Done right, AI can be exceptionally powerful in helping students to become independent learners, when there is no teacher available to tell them exactly what they should be thinking and doing. How might it do this? There are already signs. AI can provide rich feedback. For example, work at Stanford is making it possible for children with autism to gain feedback about the emotions of other people. Children wear smart glasses that can detect emotions from the faces of other people. The glasses can also show messages to the children, for example, by labeling a facial expression as, “Happy.” This helps the children learn to recognize emotions. AI systems can also observe whether students are using good design-thinking strategies and exploring alternatives, which is often hard for a teacher to monitor in a classroom of 25+ children. AI systems can even help teachers keep track of who is speaking the most in class, which alerts teachers to the possibility that they are talking too much of the time or that some groups of students are being systematically shut out.
More broadly, a great promise of AI in education is that it will provide a steady stream of evidence and feedback to students, teachers, and even policy makers. With new sources of evidence, educators and learners will finally be in a position for continual improvement. Education has always been a data impoverished field. Once-a-year standardized tests are coarse metrics, and it is incredibly demanding on teachers to provide regular and rich feedback. A kindergarten teacher once asked me to finish the sentence, “Practice makes ______.” I fell for it and said, “perfect.” She said, “No, practice makes permanent. Practice with feedback makes perfect.” AI systems are increasing in their abilities to provide meaningful feedback. This ranges from feedback to improve writing, to improve critical thinking, to improve learning from open-ended tasks. AI systems can also provide feedback to teachers, and not just about their students but also about their teaching. Systems are being developed that can interpret transcripts and even raw video footage of teaching to help teachers notice missed opportunities or suggest new ways of asking questions. AI systems can help policy makers and administrators, for example, by discovering early warning signs of potential failure.
My aspirational version of Artificial Intelligence in education does not replace the teacher with robots. Instead, future AI will work with teachers to get information they and their students need to learn and improve. This human-centered approach to AI puts learning in the hands of people, and it puts AI in the role of helping people do what they still do best – learn when they have useful feedback.

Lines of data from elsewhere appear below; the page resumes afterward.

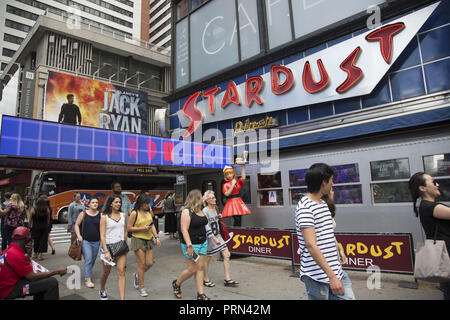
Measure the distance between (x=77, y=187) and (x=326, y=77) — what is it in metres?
18.2

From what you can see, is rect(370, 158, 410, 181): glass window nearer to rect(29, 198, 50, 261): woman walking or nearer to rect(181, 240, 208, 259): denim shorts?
rect(181, 240, 208, 259): denim shorts

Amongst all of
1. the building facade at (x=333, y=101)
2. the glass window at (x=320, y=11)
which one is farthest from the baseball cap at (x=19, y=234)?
the glass window at (x=320, y=11)

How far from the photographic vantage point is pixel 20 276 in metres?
3.57

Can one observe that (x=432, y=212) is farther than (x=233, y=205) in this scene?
No

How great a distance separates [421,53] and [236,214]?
6926 mm

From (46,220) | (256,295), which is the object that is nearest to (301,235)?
(256,295)

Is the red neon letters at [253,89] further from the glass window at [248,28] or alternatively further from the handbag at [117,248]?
the handbag at [117,248]

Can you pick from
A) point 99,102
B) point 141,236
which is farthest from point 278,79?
point 99,102

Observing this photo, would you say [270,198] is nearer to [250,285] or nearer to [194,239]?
[250,285]

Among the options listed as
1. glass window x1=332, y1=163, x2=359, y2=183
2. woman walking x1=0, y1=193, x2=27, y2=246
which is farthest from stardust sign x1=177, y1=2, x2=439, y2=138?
woman walking x1=0, y1=193, x2=27, y2=246

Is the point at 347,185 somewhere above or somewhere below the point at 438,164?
below

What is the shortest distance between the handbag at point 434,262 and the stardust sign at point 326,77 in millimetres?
6473
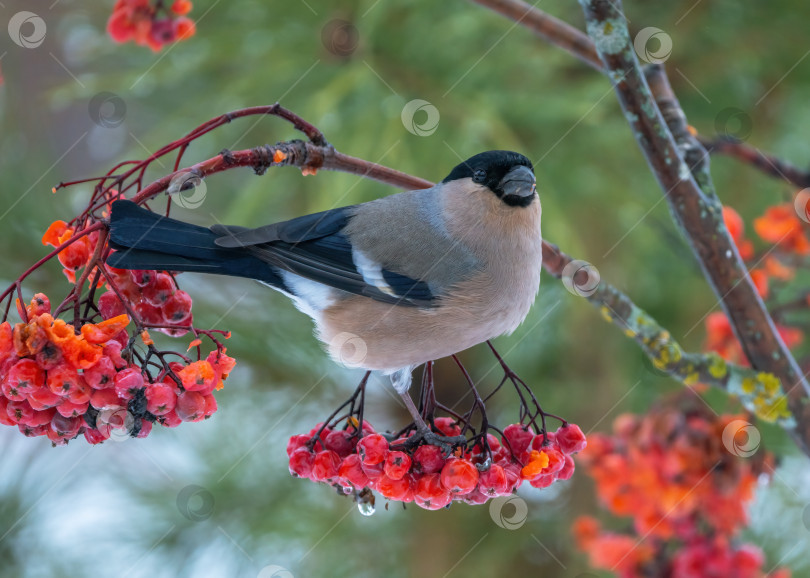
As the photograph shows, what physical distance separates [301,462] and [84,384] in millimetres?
237

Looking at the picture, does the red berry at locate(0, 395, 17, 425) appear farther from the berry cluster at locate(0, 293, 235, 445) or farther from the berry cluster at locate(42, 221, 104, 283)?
the berry cluster at locate(42, 221, 104, 283)

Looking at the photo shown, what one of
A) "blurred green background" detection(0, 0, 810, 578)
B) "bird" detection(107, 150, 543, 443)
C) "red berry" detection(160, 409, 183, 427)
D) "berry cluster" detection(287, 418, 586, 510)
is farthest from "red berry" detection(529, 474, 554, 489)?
"blurred green background" detection(0, 0, 810, 578)

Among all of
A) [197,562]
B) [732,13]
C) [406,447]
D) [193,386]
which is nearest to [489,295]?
[406,447]

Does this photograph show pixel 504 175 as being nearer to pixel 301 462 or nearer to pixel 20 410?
pixel 301 462

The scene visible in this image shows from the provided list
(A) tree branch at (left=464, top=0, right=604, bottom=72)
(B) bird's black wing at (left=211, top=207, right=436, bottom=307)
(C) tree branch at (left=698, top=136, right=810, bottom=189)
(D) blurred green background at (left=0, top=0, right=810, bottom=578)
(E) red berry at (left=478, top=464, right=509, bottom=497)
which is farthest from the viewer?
(D) blurred green background at (left=0, top=0, right=810, bottom=578)

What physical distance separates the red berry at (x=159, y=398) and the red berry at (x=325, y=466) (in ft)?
0.59

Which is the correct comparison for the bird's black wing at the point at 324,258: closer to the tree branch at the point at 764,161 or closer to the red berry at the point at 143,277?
Answer: the red berry at the point at 143,277

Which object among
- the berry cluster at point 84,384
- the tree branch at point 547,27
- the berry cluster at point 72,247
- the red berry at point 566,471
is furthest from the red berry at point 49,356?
the tree branch at point 547,27

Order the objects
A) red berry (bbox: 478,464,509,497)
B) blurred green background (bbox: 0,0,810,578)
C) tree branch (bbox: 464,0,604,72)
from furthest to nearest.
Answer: blurred green background (bbox: 0,0,810,578), tree branch (bbox: 464,0,604,72), red berry (bbox: 478,464,509,497)

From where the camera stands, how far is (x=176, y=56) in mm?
1603

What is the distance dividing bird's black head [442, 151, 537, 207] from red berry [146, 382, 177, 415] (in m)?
0.37

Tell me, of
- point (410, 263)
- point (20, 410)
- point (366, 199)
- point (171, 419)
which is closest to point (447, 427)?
point (410, 263)

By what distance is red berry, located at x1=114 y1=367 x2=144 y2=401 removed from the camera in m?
Result: 0.60

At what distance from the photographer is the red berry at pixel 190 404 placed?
0.63m
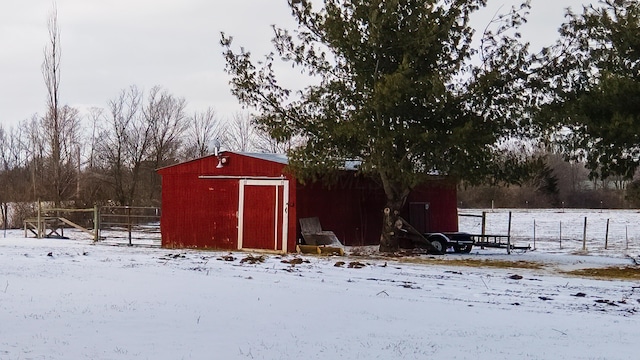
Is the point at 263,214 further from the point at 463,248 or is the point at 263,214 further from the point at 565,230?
the point at 565,230

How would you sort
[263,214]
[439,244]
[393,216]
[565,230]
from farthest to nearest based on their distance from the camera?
1. [565,230]
2. [439,244]
3. [263,214]
4. [393,216]

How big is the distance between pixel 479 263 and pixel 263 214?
6256mm

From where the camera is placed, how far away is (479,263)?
18016mm

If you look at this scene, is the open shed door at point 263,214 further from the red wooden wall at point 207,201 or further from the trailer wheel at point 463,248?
the trailer wheel at point 463,248

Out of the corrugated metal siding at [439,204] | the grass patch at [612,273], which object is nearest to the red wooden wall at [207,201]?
the corrugated metal siding at [439,204]

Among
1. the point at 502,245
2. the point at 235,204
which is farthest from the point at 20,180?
the point at 502,245

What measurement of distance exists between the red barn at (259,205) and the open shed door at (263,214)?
1.0 inches

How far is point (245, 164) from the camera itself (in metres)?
21.1

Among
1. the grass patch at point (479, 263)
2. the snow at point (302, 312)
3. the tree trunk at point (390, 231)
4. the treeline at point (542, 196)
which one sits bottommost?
the grass patch at point (479, 263)

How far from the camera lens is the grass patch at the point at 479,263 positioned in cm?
1747

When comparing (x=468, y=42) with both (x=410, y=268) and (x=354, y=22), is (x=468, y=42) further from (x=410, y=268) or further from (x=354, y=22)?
(x=410, y=268)

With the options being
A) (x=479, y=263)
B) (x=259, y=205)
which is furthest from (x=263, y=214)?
(x=479, y=263)

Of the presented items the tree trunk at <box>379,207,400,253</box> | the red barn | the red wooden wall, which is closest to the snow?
the tree trunk at <box>379,207,400,253</box>

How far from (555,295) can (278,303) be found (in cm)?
469
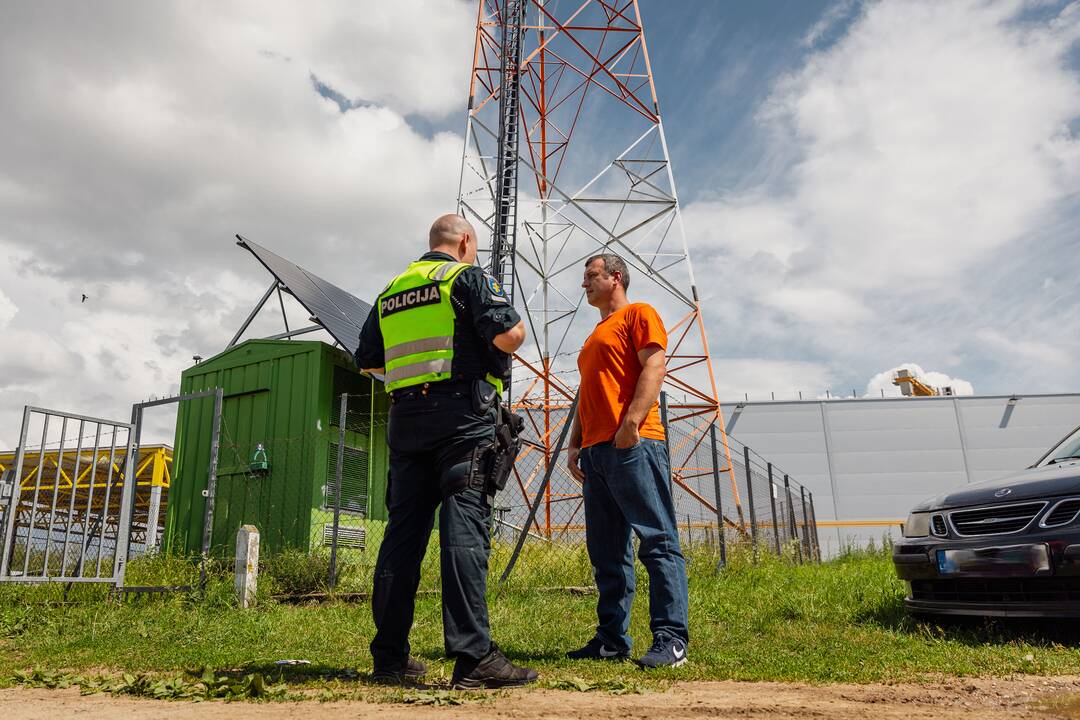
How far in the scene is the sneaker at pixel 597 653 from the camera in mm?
3605

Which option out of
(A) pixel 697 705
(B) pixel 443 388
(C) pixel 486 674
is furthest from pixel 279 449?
(A) pixel 697 705

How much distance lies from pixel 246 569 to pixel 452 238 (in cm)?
397

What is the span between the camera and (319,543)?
805cm

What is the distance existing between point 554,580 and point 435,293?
395 cm

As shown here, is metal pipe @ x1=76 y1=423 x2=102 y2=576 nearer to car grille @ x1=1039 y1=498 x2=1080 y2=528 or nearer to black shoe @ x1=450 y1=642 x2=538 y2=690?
black shoe @ x1=450 y1=642 x2=538 y2=690

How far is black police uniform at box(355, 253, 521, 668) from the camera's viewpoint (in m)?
2.87

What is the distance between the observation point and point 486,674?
9.06ft

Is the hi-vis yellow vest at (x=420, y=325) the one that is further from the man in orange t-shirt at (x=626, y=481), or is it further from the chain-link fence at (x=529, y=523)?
the chain-link fence at (x=529, y=523)

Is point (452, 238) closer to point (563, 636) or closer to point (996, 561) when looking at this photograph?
point (563, 636)

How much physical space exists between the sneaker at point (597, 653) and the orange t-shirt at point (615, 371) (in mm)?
971

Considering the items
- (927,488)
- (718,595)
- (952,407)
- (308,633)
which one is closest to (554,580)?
(718,595)

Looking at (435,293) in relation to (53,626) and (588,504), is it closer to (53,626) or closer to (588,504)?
(588,504)

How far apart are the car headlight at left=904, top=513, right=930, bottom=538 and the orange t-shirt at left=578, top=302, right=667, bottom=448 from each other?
164 cm

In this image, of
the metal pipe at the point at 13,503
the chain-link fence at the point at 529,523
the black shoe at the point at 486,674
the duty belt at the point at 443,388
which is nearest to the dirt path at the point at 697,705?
the black shoe at the point at 486,674
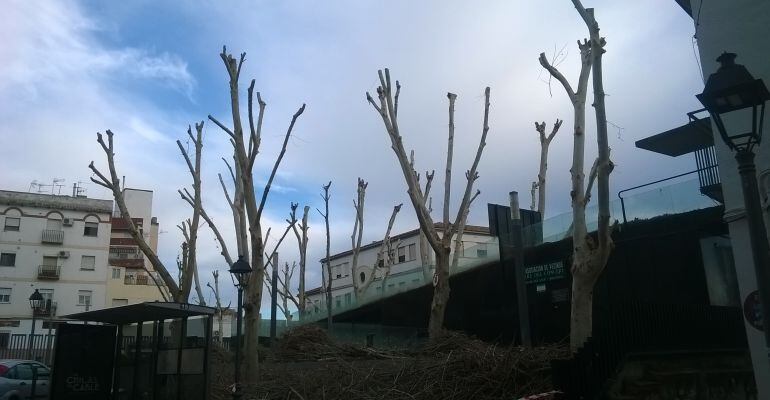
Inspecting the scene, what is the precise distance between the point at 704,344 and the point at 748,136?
6.96m

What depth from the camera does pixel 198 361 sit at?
37.0 ft

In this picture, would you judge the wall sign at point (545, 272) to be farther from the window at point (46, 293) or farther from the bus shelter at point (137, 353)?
the window at point (46, 293)

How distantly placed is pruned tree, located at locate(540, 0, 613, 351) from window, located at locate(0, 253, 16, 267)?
4688 centimetres

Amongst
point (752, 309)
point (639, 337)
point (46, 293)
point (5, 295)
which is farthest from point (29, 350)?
point (46, 293)

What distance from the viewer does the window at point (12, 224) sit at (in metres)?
48.2

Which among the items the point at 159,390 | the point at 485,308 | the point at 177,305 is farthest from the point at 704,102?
the point at 485,308

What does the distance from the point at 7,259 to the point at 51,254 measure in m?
2.99

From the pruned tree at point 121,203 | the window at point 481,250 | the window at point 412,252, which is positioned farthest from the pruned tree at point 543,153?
the window at point 412,252

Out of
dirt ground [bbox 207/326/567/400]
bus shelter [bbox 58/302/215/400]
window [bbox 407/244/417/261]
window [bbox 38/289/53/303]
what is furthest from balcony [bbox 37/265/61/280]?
bus shelter [bbox 58/302/215/400]

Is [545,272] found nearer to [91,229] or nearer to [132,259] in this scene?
[91,229]

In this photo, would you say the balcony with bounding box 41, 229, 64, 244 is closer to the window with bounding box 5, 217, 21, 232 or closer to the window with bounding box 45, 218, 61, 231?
the window with bounding box 45, 218, 61, 231

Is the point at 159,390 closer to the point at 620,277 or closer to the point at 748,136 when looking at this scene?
the point at 748,136

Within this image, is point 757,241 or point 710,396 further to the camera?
point 710,396

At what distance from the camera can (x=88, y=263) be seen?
1998 inches
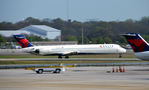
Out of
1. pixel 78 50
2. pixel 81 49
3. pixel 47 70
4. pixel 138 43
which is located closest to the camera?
pixel 47 70

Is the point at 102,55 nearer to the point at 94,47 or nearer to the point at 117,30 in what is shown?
the point at 94,47

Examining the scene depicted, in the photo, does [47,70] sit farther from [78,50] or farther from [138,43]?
[78,50]

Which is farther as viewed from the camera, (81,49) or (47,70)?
(81,49)

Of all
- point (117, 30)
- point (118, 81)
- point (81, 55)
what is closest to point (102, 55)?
point (81, 55)

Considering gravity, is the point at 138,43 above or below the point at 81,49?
above

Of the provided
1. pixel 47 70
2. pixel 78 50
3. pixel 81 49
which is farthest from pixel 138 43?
pixel 78 50

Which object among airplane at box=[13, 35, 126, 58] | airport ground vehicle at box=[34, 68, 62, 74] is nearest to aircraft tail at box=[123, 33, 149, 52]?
airport ground vehicle at box=[34, 68, 62, 74]

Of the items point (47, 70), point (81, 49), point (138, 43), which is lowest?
point (47, 70)

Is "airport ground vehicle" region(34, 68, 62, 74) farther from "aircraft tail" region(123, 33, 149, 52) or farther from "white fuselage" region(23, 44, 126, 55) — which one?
"white fuselage" region(23, 44, 126, 55)

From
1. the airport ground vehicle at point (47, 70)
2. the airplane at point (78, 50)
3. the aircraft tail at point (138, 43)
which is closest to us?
the airport ground vehicle at point (47, 70)

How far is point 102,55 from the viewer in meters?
99.8

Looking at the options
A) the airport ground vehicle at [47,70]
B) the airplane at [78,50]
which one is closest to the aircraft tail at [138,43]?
the airport ground vehicle at [47,70]

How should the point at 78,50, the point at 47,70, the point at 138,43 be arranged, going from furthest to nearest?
1. the point at 78,50
2. the point at 138,43
3. the point at 47,70

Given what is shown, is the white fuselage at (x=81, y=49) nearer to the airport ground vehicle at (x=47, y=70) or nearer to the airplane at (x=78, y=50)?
the airplane at (x=78, y=50)
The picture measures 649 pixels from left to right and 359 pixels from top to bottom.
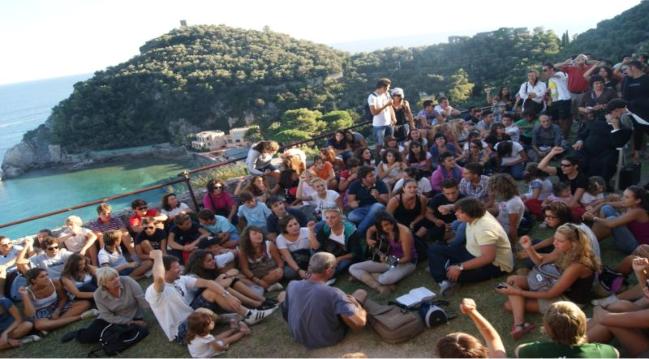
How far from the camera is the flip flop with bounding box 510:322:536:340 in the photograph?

Daniel L. Schwartz, PhD, author of The ABCs of How We Learn (W. W. Norton, 2016) is the Dean of the Stanford University Graduate School of Education and holds the Nomellini-Olivier Chair in Educational Technology. He is an award-winning learning scientist, who also spent eight years teaching secondary school in Los Angeles and Kaltag, Alaska. His special niche is the ability to produce novel and effective learning activities that also test basic hypotheses about how people learn.